New Sounds…
There’s a new toy arrived in the Jazzient cupboard!
When we play live, we aim to create a crisp, quality sound and also to play everything you hear on the stage. An exception to this is having a drum-machine that we’re kind of apologetic about since we both come from a band that had a drummer Tom [Shadow Factory] and great drums are an aspect we enjoy very much. A lot of our music is rhythm driven and having powerful drum sounds as a foundation can really make some music rock out.
Bev often adds percussion to tracks played live and because we use looping methods this can have a few sound issues; whilst she is recording a section of shakers for example, the microphone will also pick up the sounds outside of her instrument causing ‘bleed’ that ends up being part of the loop. This can make a song messy with unwanted sounds becoming part of a piece of music.
A solution has been found with the amazing Roland Handsonic 20.
This instrument has been ridiculously fun and were working on the ways to incorporate it into our live set. One of the great things is just how natural it sounds and without outside sounds bleeding into a microphone, it’s going to make us sound better on stage too. It doesn’t mean our drum-machine is redundant (neither of us are good enough to replicate the complex beats we have on it!) but it does allow for some terrific embellishment and many beats are quite simple so it will be good to be able to create those live.
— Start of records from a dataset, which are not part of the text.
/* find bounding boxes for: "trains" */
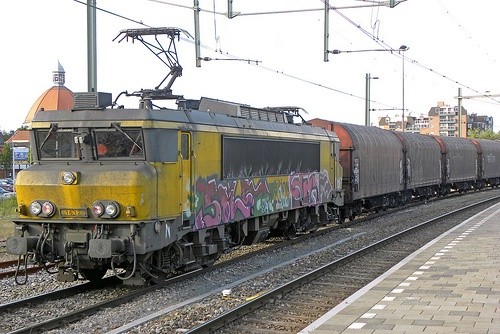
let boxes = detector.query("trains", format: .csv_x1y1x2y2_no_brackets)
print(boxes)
5,91,500,287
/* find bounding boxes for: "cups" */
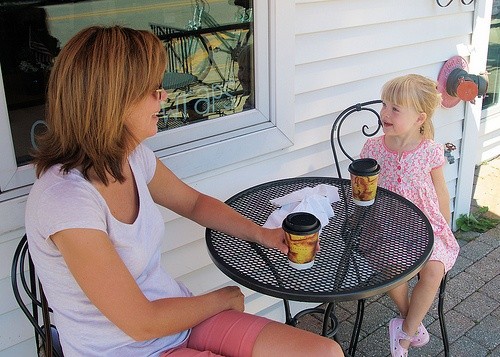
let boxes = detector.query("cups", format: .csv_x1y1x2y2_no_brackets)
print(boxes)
187,98,208,120
348,158,381,207
282,212,322,270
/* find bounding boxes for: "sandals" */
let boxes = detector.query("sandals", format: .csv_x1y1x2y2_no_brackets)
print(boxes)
399,312,431,348
388,318,415,357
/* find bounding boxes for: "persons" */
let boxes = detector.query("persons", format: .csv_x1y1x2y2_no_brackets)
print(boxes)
238,44,254,111
350,74,460,357
24,24,344,356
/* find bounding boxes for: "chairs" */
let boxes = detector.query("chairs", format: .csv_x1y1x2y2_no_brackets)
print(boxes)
11,233,65,357
330,99,449,357
157,54,236,133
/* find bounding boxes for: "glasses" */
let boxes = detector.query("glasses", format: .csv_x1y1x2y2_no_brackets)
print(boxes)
152,81,164,101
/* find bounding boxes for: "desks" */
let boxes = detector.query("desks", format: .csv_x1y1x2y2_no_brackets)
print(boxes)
162,72,196,123
207,177,434,357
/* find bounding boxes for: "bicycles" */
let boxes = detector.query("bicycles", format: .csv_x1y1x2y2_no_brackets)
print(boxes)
148,0,253,86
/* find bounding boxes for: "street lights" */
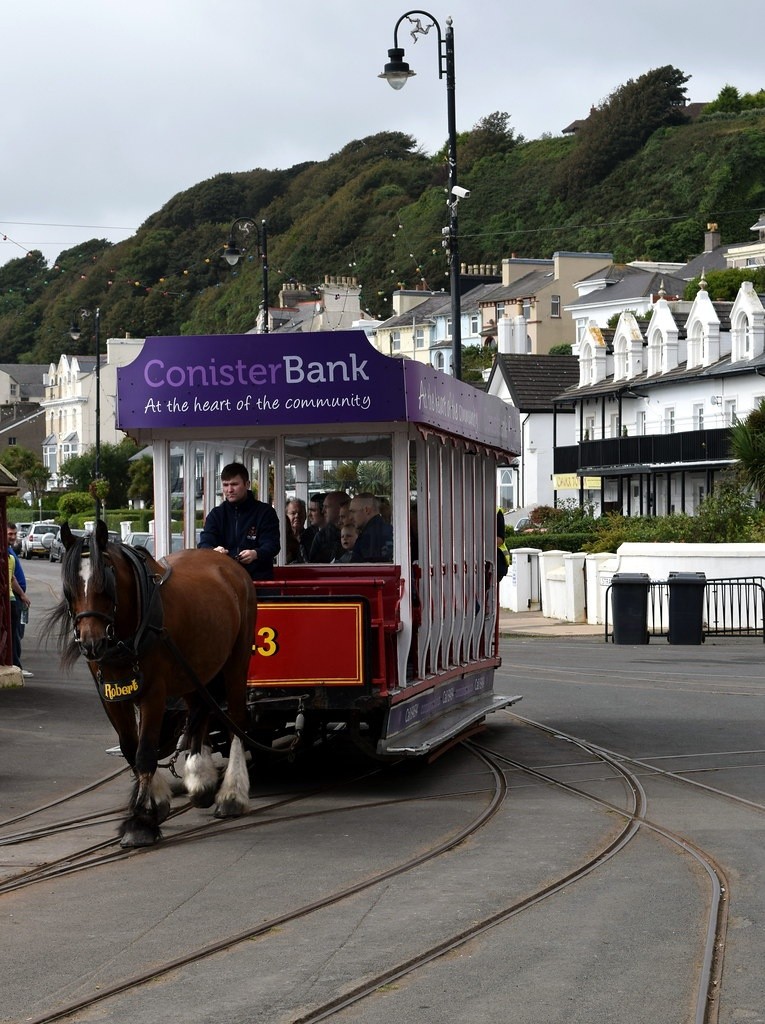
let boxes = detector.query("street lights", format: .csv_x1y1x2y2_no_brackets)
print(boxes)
378,7,463,381
68,303,101,520
220,216,268,333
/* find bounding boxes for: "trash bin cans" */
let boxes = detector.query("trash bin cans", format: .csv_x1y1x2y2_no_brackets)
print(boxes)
611,573,651,645
666,572,707,645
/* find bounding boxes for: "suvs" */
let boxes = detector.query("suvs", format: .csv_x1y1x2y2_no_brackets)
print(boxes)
20,524,60,560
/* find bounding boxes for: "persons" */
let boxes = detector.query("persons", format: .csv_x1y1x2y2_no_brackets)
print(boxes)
267,488,392,563
497,505,510,584
8,522,34,677
197,463,281,581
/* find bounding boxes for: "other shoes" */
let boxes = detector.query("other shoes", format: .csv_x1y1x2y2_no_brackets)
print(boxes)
22,670,34,678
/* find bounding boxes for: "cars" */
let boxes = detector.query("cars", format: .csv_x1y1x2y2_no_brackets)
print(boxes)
47,529,85,563
10,522,33,555
121,531,151,548
80,531,120,545
140,535,184,562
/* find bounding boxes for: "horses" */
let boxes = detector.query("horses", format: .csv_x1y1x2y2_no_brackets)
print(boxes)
32,520,258,848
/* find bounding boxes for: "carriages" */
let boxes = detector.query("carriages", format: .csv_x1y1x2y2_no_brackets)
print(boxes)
26,330,524,852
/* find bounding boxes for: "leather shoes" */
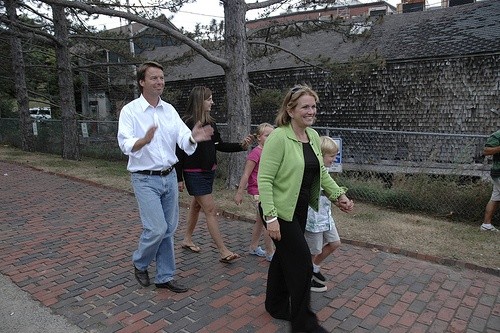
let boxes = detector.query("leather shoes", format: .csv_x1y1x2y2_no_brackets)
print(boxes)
159,280,188,292
134,265,150,286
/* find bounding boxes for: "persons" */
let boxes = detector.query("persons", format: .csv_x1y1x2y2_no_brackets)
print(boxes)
117,60,213,292
480,129,500,232
256,84,353,333
234,123,279,263
304,135,354,293
174,86,252,264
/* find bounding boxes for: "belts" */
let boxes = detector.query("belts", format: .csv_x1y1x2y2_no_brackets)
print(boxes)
131,164,174,175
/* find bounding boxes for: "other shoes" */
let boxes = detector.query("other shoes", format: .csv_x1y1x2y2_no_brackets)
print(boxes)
480,225,499,231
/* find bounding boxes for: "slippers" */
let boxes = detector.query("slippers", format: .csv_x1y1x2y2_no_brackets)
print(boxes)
181,242,200,252
219,253,242,263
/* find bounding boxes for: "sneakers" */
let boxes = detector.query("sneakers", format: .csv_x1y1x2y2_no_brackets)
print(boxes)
313,271,326,282
310,278,327,291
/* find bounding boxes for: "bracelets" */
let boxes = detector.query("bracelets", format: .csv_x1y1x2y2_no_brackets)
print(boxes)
266,217,278,223
189,135,196,145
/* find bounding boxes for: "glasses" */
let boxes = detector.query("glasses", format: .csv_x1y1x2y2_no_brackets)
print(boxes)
288,88,302,103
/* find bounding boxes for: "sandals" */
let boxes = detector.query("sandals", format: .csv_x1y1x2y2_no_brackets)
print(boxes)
249,246,266,256
265,251,274,261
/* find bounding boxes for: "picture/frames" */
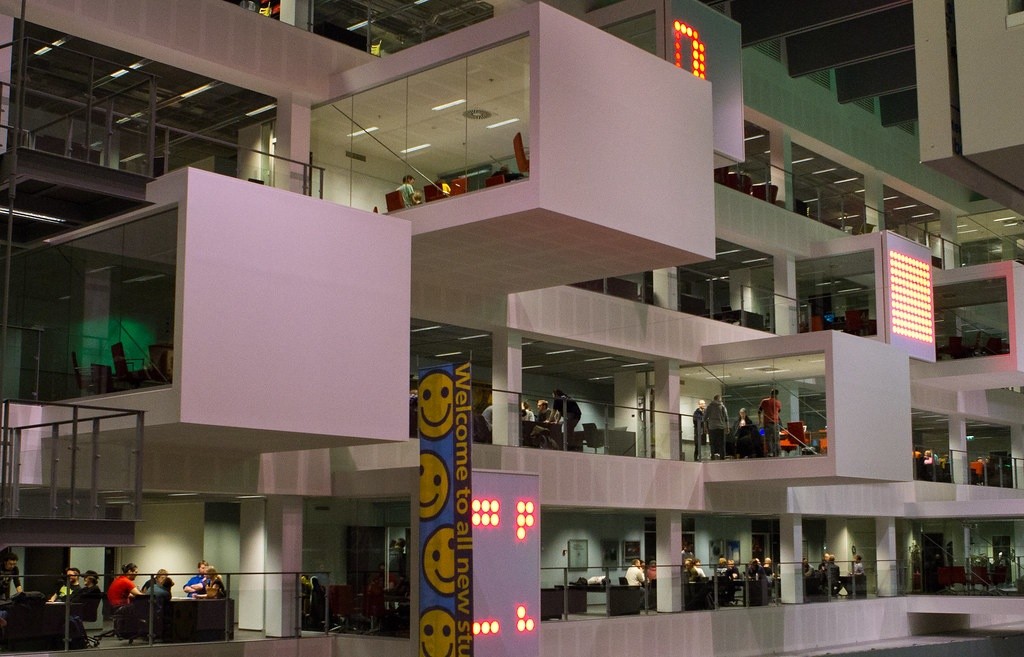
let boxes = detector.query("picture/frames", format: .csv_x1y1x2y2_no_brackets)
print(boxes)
568,539,589,572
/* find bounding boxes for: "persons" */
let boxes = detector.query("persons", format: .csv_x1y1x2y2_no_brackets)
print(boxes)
913,447,995,486
396,175,422,208
847,555,864,576
301,537,406,622
107,560,226,615
0,553,22,626
693,388,783,461
482,389,582,451
436,179,451,193
48,568,101,619
993,548,1008,587
624,541,843,609
492,165,524,182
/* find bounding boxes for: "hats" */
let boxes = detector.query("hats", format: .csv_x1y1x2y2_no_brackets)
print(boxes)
79,571,98,581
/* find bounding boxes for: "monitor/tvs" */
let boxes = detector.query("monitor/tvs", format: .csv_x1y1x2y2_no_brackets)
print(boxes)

Playing with the sounds has also been inspirational and we’ve always loved the sound of the hang drum so having one inside this machine just had to be played with. It also generated a song from a jamming session. We decided to switch on the recorder and a new song appeared as if by magic – This is it:
Secrets of how it’s done!
The tagline on our website and promo materials boast ‘electronics’ as part of the mix so now having acquired a new floor pedal, seems an appropriate time to explain what that actually means…
We are very keen to perform our songs live as fully as possible and a major aspect of this is looping which plays a big part in the arrangements for Jazzient. Our music usually features multiple parts and previously we have used two separate 3 phrase loopers, the excellent Boss RC-300s.
We have one each and these are tethered together with a midi cable to keep them in time with each other.
But now, after a long wait, we have received the very latest unit from Boss – the RC-600 and it is set to help us expand our live abilities much (much) further. Now, we don’t need two separate units because this has six phrases! It can also separate our instruments into their own channels and the sound quality of the machine has leaped up into gorgeous full clarity too.
(Nerd alert – this is the technical stuff)
The RC-600 is a simply amazing machine with seemingly limitless possibilities. I have been getting to grips with programming some of our songs into it. This might sound strange because there’s no music being recorded at this stage. What happens here is defining things like the time signatures and which loop will do what funky things they need to do in the song.
For example our song ‘The Seashell Waltz’ is in 3/4 time and the first thing to record after a shaker (2 bars on loop 4) is a guitar fingerpicking part in 8 bars- so loop 1 is setup accordingly. The 2nd thing is a C# bass pulse which only needs 2 bars on loop 2 for speed. Bev plays the lead Sax and the song is underway with the main theme. After some floating soprano sax soloing comes a choral voice part – loop number 3 has 4 bars and vocal harmonies are layered over each other. Once in place a slicing effect cuts the vocals up into crotchets and Bev loops a unison sax note onto loop number 6 which then get sliced into semi-quavers making the rhythms bounce off each other. Loop 1 is shut off and gracefully fades out – then come some free soloing and huge pad guitar sounds using the guitar synthesizer. Finally these crazy parts fade out and we’re back to the original guitar arpeggio and play out with the simple theme.
Setting up the new Boss RC-600 has been quite a learning curve and there’s plenty more to get to grips with but I have to congratulate the manufacturers on creating such an impressive device that underneath its pretty exterior is a very powerful monster!